Pulp health checks

hyagi · June 27, 2022, 3:06pm

Problem statement

Without the health checks of the components, it is hard to ensure that deployment is highly available.

Background

In HA installations and/or pulp-operator deployments there is a reverse proxy (nginx/apache/elb) that balances the requests to the pulpcore-api and pulpcore-content nodes.

For k8s installations we also have probes (readiness and liveness probe) that help to manage the pods’ lifecycle and traffic distribution.

As of today, we don’t have a health check configured on the reverse proxy to manage the traffic to the endpoints.
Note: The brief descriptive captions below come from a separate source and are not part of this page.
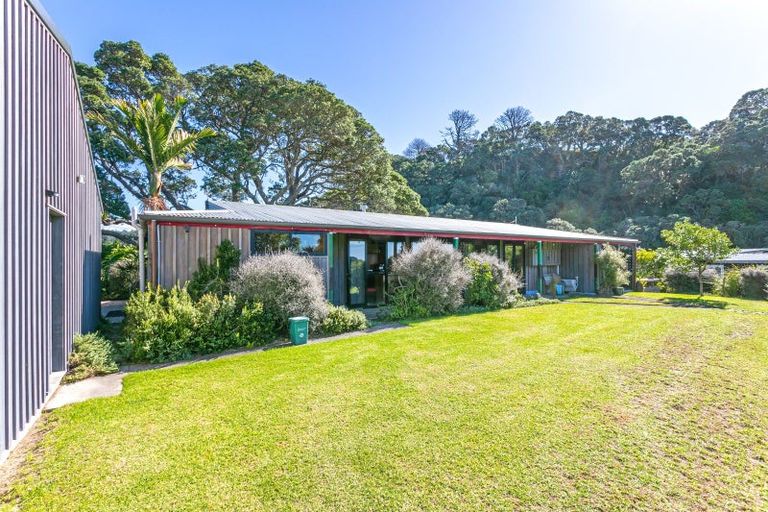Photo of property in 7 Pye Place, Hot Water Beach, Whitianga, 3591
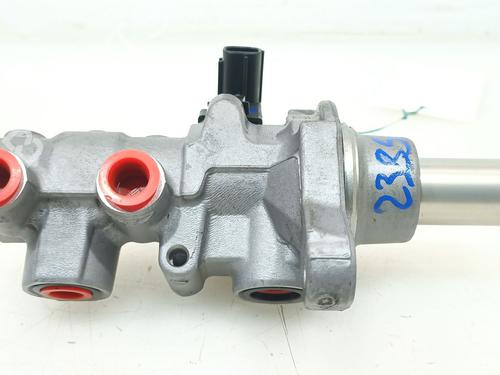 Brake master cylinder MG MG ZS SUV (AZS1) 1.0 T-GDi | BP30564121M77
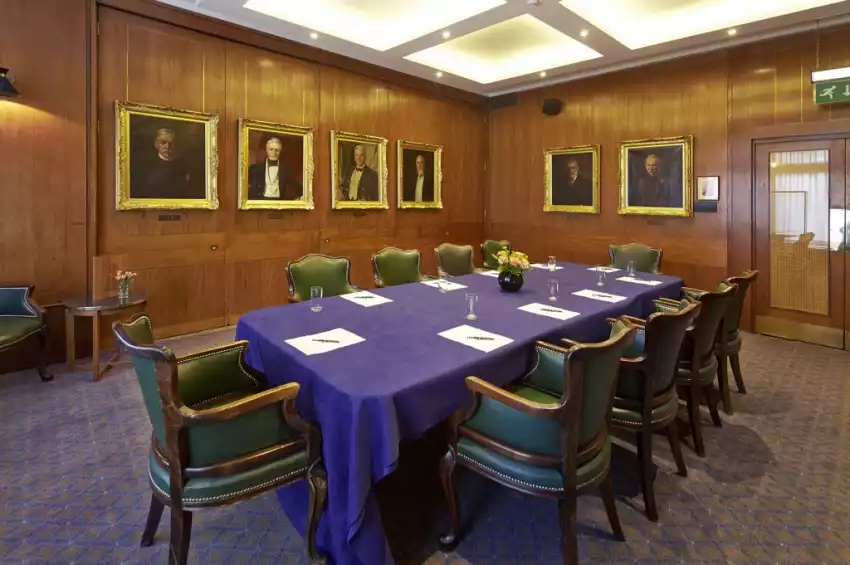 Royal Thames Yacht Club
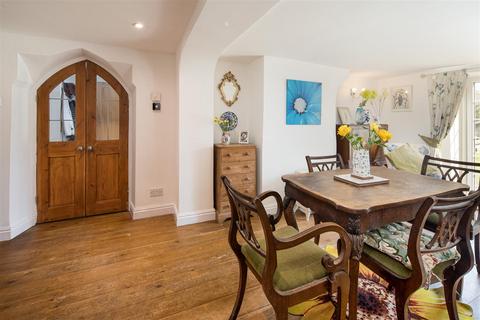 4 bedroom cottage for sale, Totland Bay, Isle of Wight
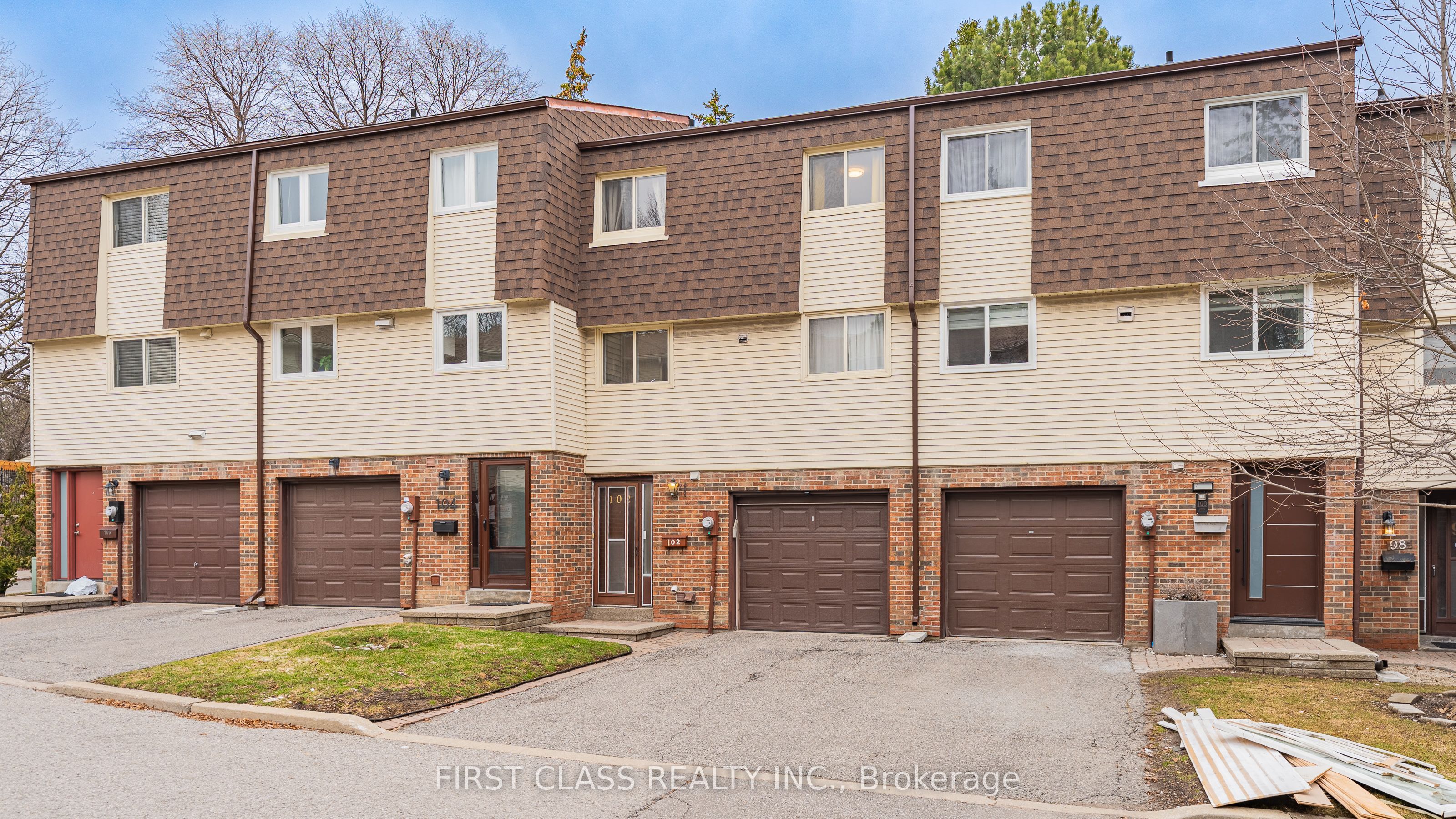 102 Jenny Wrenway Way, Toronto, ON M2H 2Z2 photo 3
This way, if a worker node is in a failed state (but the others are healthy) the load balancer can still send requests to the failing node and will return a 5xx response to the client. With a health check configured on the load balancer, this could have been avoided because the load balancer would have been aware of the node outage and not redirected traffic to it.
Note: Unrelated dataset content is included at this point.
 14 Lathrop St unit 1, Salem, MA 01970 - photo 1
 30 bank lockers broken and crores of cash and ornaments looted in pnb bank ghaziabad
The same situation can be avoided on k8s clusters, where we can use liveness probes to reprovision unhealthy pods and readiness probes to not send traffic to pods that are still not ready to handle the requests.
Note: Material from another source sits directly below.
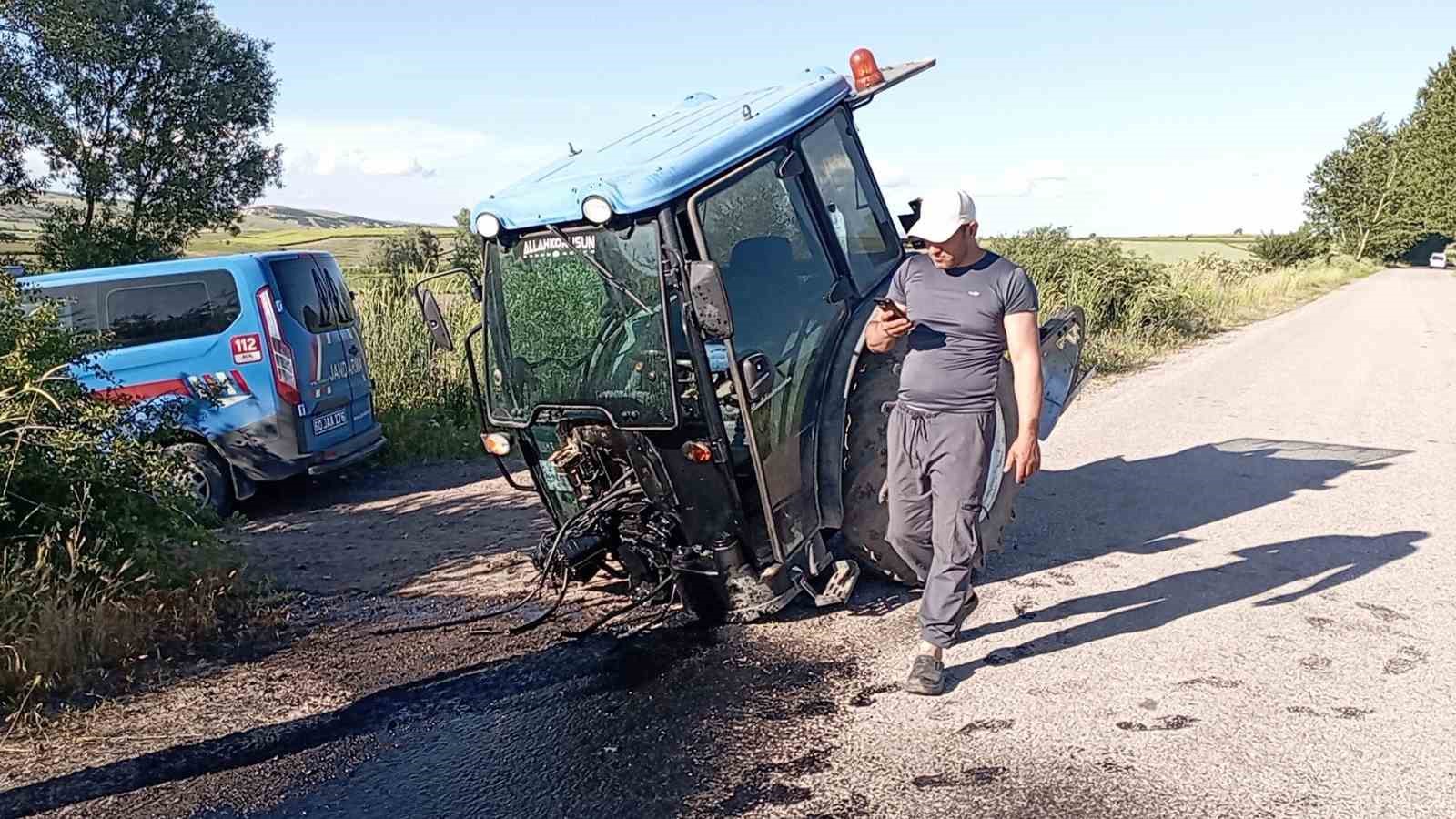 Tokat’ta otomobil ile çarpışan traktör ikiye bölündü: 2 yaralı 7 tokatta otomobil ile carpisan traktor ikiye bolundu 2 yarali 3 AH1hfLJk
For cloud environments, like AWS, we can enable Elastic Load Balancing health checks for Auto Scaling group. This way we could not only automatically desprovision a failing instance but also automatically scale up them.

Motivation

Improve the user experience by making sure the client will not hit a node in a failed state (or in a worse scenario, a specific client can also be redirected multiple times to the same failed node whereas the others can be redirected to the healthy ones. Depending on the load balancer algorithm (maybe with sticky session enabled) the same client can always be redirected to the same failed node, having the feeling that the entire cluster is out).
Improve resource consumption by removing failed pods from k8s cluster and better balance the traffic among the running pods.
Improve resource consumption by removing failed instances from cloud clusters and better balance the traffic among them.
Improve resource consumption by removing failed resources from bare-metal environments (considering that it is configured with pacemaker or any other cluster resource manager) and better balance the traffic among them.

Idea

Provide a way to do a health check of pulpcore-content and pulpcore-worker nodes. The health check should verify:

Communication with the database
Communication with storage (for example: if s3, can it reach the endpoint? if mount volume, is the mount point reachable, etc)
Permission to read/write storage (will help in situations like: s3 credentials expired/rotated, nfs permissions changed, etc)
Storage space available

For pulpcore-content the ideal situation would be to expose the check through an HTTP endpoint (so that it could be configured on the load balancer).

For pulpcore-worker, as the traffic is not proxied through a load balancer, we can configure a script that will be invoked/run by kubelet.

Value

The health check will not provide a new feature for Pulp users but will improve the product “reliability” and HA.

fao89 · June 27, 2022, 3:27pm

@bmbouter @x9c4 as you are the SME for the tasking system,
do you have an idea of how to health check the workers?

I was thinking about using online but it relies on WORKER_TTL, which could be 30 seconds in the past, but I want to ensure the worker is alive/healthy now

x9c4 · June 27, 2022, 3:35pm

The workers operate kind of lazy in the background. There is nothing routed to them, but instead they pick their own work up when ready. So i do not see so much benefit of a realtime liveness probe. However, we maybe should use the worker heartbeat to fuel some watchdog, so a failed worker will be re-provisioned in a reasonable timeframe.

dkliban · June 28, 2022, 1:50pm

RE: Workers - since they are not accessed by users directly, a ‘health check’ API is not required. However, it would be nice to add an API that shows some statistics on queue length, average wait time, etc. This new information could help make decisions on scaling the number of workers.

RE: Content App - performing a HEAD request to /pulp/content/ should be sufficient enough for determining that the Content App is available. On installations with lots of distributions this might cause a performance problem. We can improve the handler code to handle HEAD requests differently.

hyagi · June 28, 2022, 2:06pm

Great!
Thank you very much for the explanations!

bmbouter · June 28, 2022, 3:44pm

I agree w/ @dkliban that worker health checks aren’t important to determine the overall health of the system. Pulp can safely accept API calls to all of its services even with 0 workers online.

If the goal is to check on the individual health of a worker though you could use use this API call to see the status of a specific worker.